Categories: Food and Drink

Frankie’s goes to Hollywood

Take an Italian Anglophile with a penchant for American food and set him up in a Premier League football ground and you get Frankie’s Sports Bar & Diner, an American style sports bar collaboration between Marco Pierre White and Frankie Dettori.

After various collaborations with Mr Pierre White – dubbed the godfather of modern cooking – Signor Dettori has re-vamped the Chelsea FC diner moving it away from being an Italian into an all-out American diner; so less chequered table clothes and more French’s mustard.

Hints of the restaurant’s Italian roots are still evident on the menu with spag bol, anti-pasta, stone-baked pizza and an entire evening dedicated to hefty Prosecco consumption once a week, but the corn chowder, hot wings, cobb salad and pecan pie gives a strong indication of where the restaurant is heading, and given the setting and the clientele, the re-modelling is exactly what it needed.

With 12 big screens and just about every game being broadcast on television featuring on the plethora of screens the restaurant it is a perfect place to kick back with a beer and a burger and watch the match. The diner’s layout is clean and simple and avoids the trap of that most sports bars fall into of selling pitchers of beer and cheap burgers while they let local ruffians run the joint into the ground. This is a great place for an evening with friends, but is equally suited to couples and family groups.

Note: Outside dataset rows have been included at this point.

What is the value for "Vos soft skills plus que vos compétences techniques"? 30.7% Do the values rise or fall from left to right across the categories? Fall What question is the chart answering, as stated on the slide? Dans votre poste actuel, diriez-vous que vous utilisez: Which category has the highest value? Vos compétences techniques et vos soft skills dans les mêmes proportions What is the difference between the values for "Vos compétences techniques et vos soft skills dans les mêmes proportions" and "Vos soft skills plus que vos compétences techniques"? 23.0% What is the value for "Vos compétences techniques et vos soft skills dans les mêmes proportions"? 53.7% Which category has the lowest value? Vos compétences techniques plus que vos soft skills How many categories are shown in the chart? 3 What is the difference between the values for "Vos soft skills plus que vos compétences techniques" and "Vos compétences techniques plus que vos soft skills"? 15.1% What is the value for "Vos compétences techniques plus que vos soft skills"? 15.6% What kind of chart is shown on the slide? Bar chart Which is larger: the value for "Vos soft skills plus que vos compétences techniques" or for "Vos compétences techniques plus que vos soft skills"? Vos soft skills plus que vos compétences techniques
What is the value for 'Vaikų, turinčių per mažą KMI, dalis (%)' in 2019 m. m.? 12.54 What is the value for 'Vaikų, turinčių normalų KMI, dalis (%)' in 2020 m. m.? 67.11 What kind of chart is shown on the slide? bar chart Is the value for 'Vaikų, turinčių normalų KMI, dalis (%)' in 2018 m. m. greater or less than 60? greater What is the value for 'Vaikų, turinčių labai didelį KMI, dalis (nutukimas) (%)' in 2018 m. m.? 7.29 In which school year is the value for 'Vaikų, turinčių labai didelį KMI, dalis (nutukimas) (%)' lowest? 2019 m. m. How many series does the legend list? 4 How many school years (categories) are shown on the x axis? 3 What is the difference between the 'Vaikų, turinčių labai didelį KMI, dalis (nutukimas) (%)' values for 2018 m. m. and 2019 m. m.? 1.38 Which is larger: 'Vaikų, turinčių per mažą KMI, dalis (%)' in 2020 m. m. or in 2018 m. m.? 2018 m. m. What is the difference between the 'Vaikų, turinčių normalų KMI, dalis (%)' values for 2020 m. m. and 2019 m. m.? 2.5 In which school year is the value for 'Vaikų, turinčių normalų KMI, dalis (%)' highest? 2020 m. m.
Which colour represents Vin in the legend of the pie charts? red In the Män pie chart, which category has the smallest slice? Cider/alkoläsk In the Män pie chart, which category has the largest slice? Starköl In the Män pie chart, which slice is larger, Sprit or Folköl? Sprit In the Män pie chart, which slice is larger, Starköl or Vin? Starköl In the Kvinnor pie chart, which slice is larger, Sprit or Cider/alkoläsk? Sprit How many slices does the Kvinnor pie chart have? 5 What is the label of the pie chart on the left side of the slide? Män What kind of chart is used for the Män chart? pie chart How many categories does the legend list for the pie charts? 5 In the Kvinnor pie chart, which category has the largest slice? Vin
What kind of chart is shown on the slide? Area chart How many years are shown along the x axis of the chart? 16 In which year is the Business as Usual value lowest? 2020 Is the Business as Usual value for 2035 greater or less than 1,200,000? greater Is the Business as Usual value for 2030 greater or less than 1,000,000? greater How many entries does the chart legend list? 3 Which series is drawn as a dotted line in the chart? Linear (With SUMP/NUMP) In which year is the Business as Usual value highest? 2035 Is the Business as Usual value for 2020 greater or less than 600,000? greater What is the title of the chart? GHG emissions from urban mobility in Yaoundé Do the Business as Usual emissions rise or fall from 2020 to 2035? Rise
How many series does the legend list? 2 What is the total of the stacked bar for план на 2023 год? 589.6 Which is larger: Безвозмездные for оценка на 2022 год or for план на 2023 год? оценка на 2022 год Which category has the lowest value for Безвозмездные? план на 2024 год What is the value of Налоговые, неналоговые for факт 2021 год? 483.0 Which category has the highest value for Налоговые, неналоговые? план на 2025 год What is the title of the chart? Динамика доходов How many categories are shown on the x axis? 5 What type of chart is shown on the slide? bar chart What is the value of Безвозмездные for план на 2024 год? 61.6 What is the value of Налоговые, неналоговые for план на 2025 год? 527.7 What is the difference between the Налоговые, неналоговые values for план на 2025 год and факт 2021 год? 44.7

We were here to sample a bit of ‘outside the bun’ thinking at a promotional Burger Week event that featured…. Well, best to see for yourself:

We sampled the Triple Whammy, a cleverly crafted burger in that the ingredients complement each other rather than simply being a mishmash of junk food. The house relish worked well with the thick bacon slices and the pulled pork/ beef patty combination was divine, served in a brioche bun rather than a bog standard burger bun.

Frankie’s excels as a restaurant by not slipping into the many pitfalls of the sports bar/ diner arena. The food is cleverly crafted and while you will find all the classics on the menu, the chefs clearly have enough penache to serve them up well rather than simply relying on a deep fat fryer. This invites a friendly clientele and creates a sport venue without the sports crowd. Ironic, perhaps, given its location, but really quite refreshing.